But those opposed to the new tax, a combination of tobacco interests and business groups, have already been hitting the airwaves. John Singleton, a spokesman for R.J. Reynolds Tobacco in Winston-Salem, N.C., says raising taxes would "create all kinds of problems for retailers." It would "exacerbate" the smuggling problem, he says, and perhaps give extra money to those raising money for terrorism.

Terrorism and smuggling are "red herrings," replies Paul Knepprath, a vice president at the American Lung Association of California in Sacramento. "We already have the infrastructure to combat smuggling, and 70 percent of people buy their cigarettes at the most expensive place – the convenience store."

Reynolds, which has said it will spend $40 million fighting the ballot initiatives, is bankrolling opposition to proposed smoking restrictions in Arizona and Ohio. The company's strategy includes a competing proposal that sounds like health measures but allows smoking in bars and other places. "One of the few places we can interact with adults who smoke is in bars and nightclubs where typically the owner can set the smoking policy," says Mr. Singleton.

But the health sponsors of Arizona's proposed ban on smoking respond that there "clear differences" between the two plans. If Reynolds's sponsored proposal were voted in, it would potentially allow smoking at 3,000 restaurants that have bars. In addition, the Reynolds proposal does not provide enforcement.

"Their proposal just protects the pocketbook of Big Tobacco," says Troy Corder, communications director for Smoke-Free Arizona.

Antitobacco activists had hoped to get an infusion of money as a result of the government's racketeering lawsuit against the tobacco companies. But Judge Gladys Kessler did not fine them massive amounts of money because an appeals court had already limited the potential penalty.

However, Judge Kessler did prohibit the companies from marketing cigarettes by using terms such as "low tar" as of Jan. 1, 2007. According to the Federal Trade Commission, in 2003 these brands represented 85 percent of all cigarettes sold in the US. However, antismoking groups expect the tobacco companies to adapt.

"The European Union and Brazil banned the use of light and low-tar cigarettes, but during the transition, the industry color-coded the products," says Matthew Myers, president of the Campaign for Tobacco-Free Kids in Washington. "By the time the ban went into effect, smokers didn't need the labels."

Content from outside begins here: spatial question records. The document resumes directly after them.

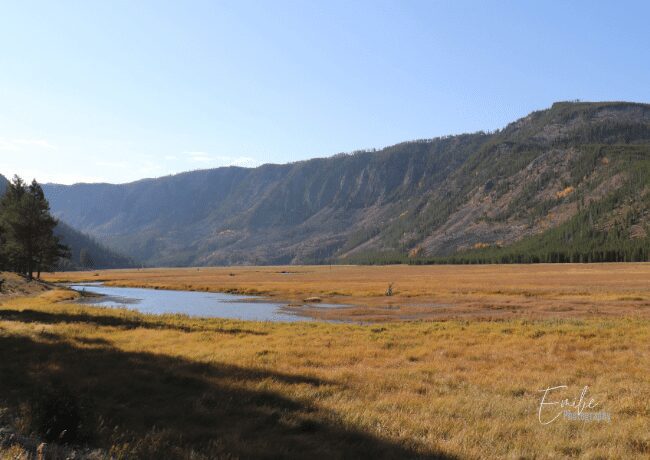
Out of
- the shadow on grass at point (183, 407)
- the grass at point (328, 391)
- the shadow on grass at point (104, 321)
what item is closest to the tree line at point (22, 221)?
the shadow on grass at point (104, 321)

However, antismoking forces can expect an influx of fresh money sometime in the future once Mayor Bloomberg decides how to distribute his funds to combat global tobacco use. "It could be the start of one of the most important public-health campaigns in history," says Mr. Myers. "It could speed up the process of reducing tobacco use in developing nations and those with the highest smoking rates."